Bhima is a significant character in the Mahabharata, one of the Sanskrit epics from the Indian subcontinent. It mainly narrates the events and aftermath of the Kurukshetra War, a war of succession between two groups of princely cousins, the Kauravas and the Pandavas. The work is written in Classical Sanskrit and is a composite work of revisions, editing and interpolations over many centuries. The oldest parts in the surviving version of the text may date to near 400 BCE.
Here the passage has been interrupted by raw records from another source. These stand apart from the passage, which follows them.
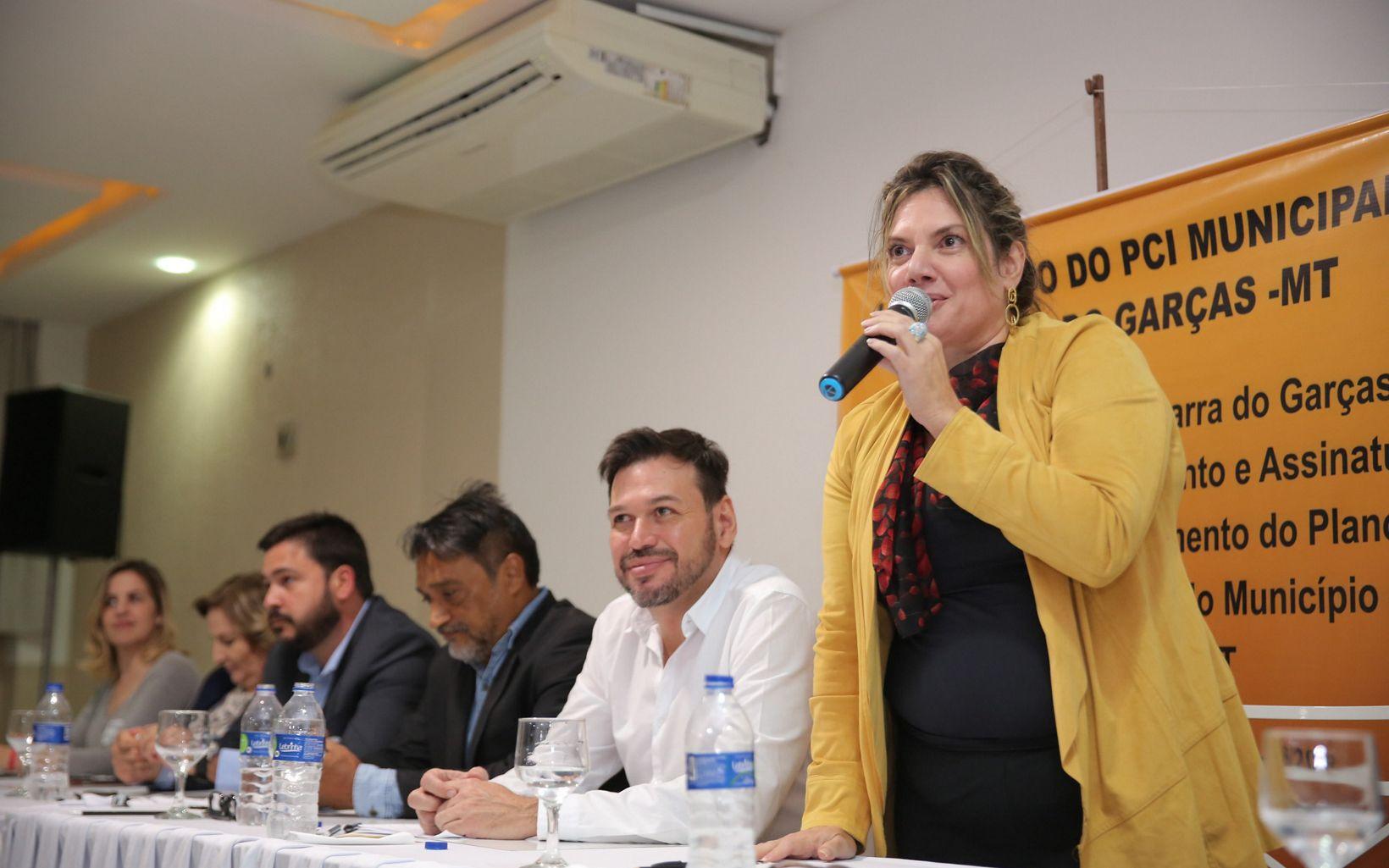 Daniela Mariuzzo, Diretora do Programa Brasil do IDH, falando durante o evento.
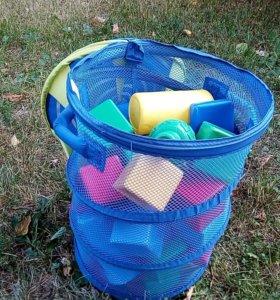 Корзина с кубиками для игры и песочницы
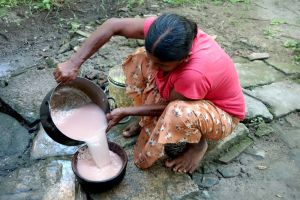Rice rinsing in Sri Lanka - by Authentic World Food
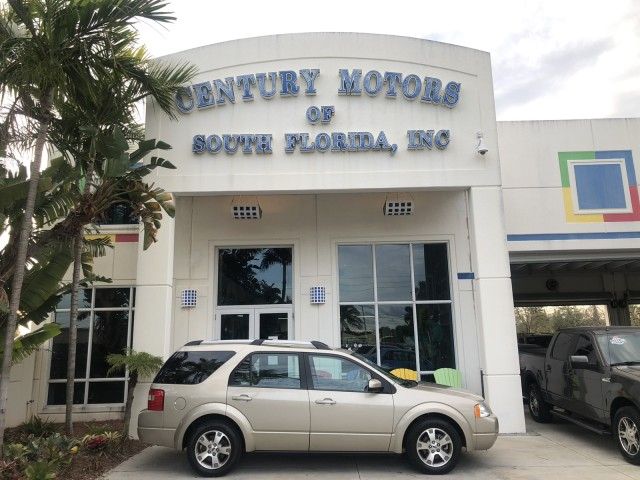 2005 Ford Freestyle Limited, 8 passenger, 3rd row seating,  leather, low miles in pompano beach, Florida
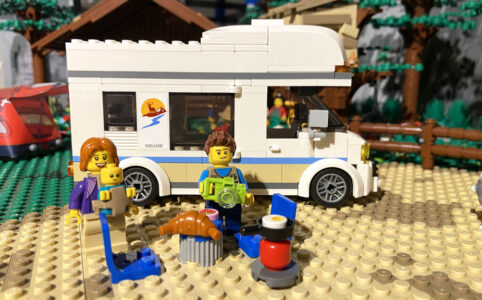 Das LEGO City 60283 Ferien-Wohnmobil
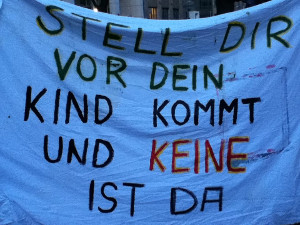 Plakat-Hebammen-Mahnwache-Berlin
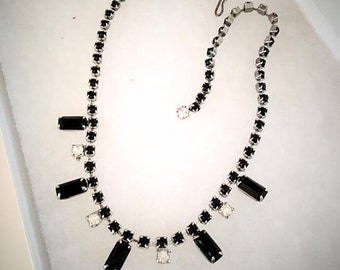 Vintage 1950s 1960s Black Rhinestone Necklace 50s 60s Choker Necklace Costume Jewelry Emerald Cut Cabochon n faceted Mid Century Gift Idea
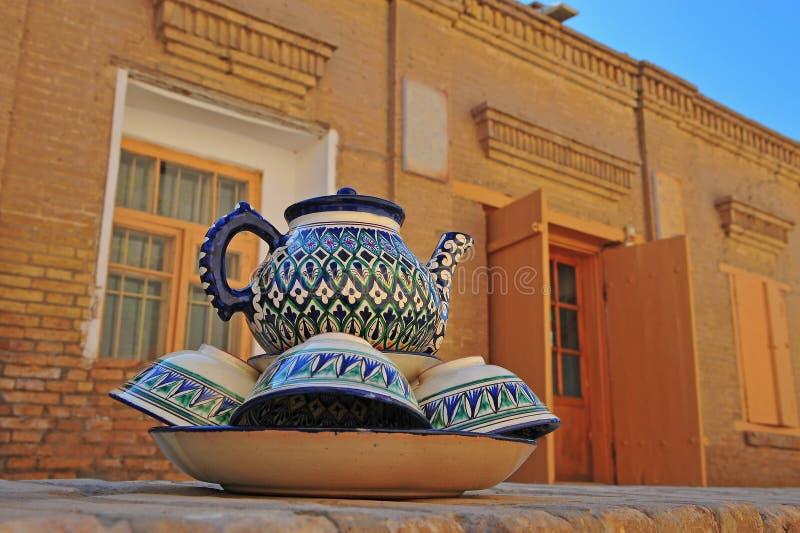 Khiva: teiera e tazze tradizionali immagini stock libere da diritti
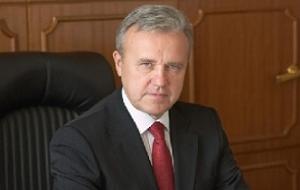 Российский государственный деятель, политик. Исполняющий обязанности Губернатора Красноярского края с 29 сентября 2017 года.
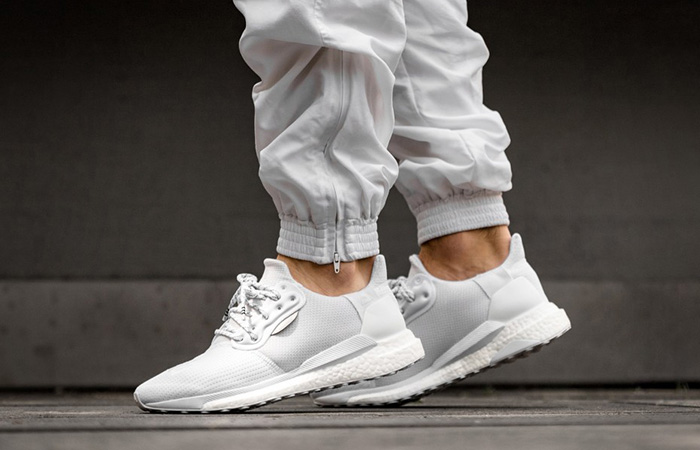Pharrell adidas Solar Hu Glide White EF2378 on foot 02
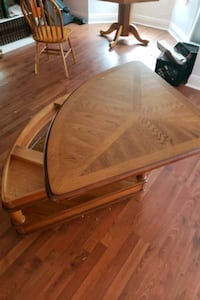Coffee table folds up and down (fire sale) Chalmette, 70043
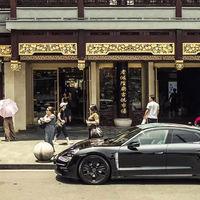 El Porsche Taycan, casi al descubierto, exprime sus más de 600 CV en el arranque de su gira mundial en Shanghái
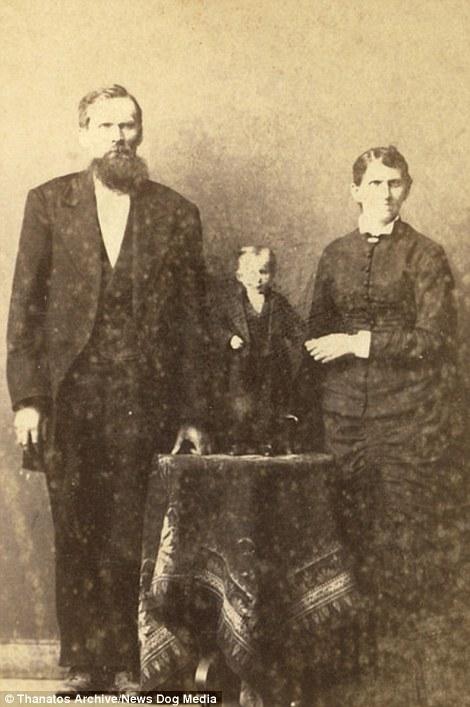 Cậu bé 5tuổi tên Dudley Foster gây chú ý khi cao chỉ 23cm.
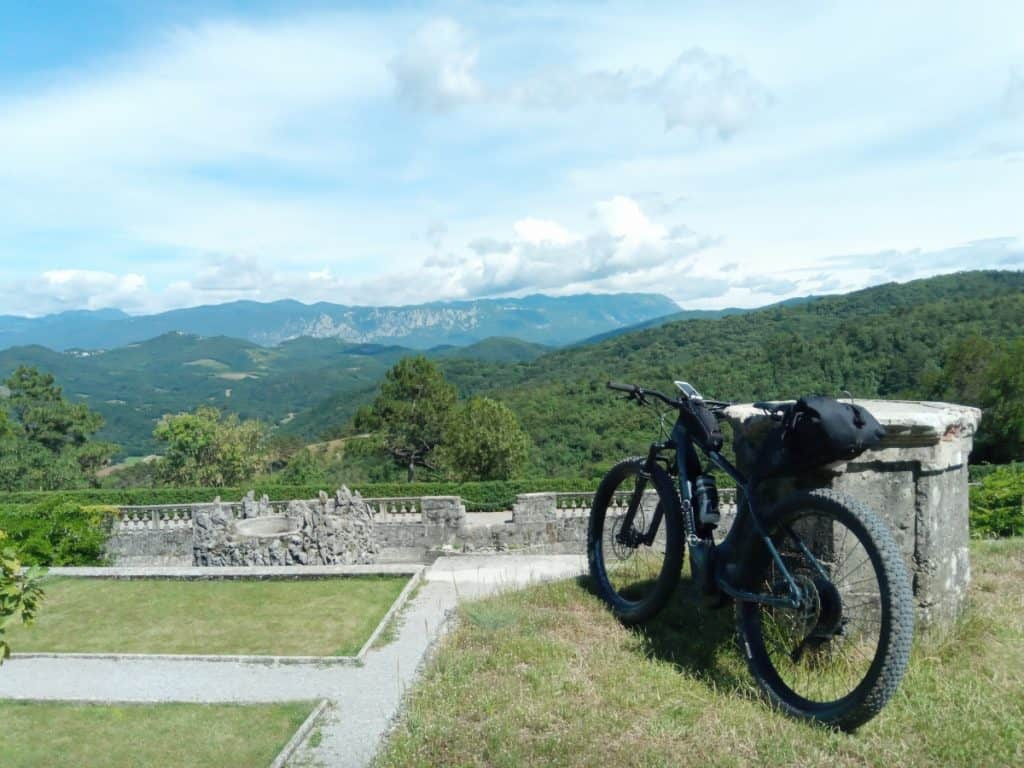 Karst and Vipava valley by bike. 2 wine regions in 1 day. RockVelo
The Mahabharata manuscripts exist in numerous versions, wherein the specifics and details of major characters and episodes vary, often significantly. Except for the sections containing the Bhagavad Gita which is remarkably consistent between the numerous manuscripts, the rest of the epic exists in many versions. The differences between the Northern and Southern recensions are particularly significant, with the Southern manuscripts more profuse and longer. Scholars have attempted to construct a critical edition, relying mostly on a study of the "Bombay" edition, the "Poona" edition, the "Calcutta" edition and the "south Indian" editions of the manuscripts. The most accepted version is one prepared by scholars led by Vishnu Sukthankar at the Bhandarkar Oriental Research Institute, preserved at Kyoto University, Cambridge University and various Indian universities.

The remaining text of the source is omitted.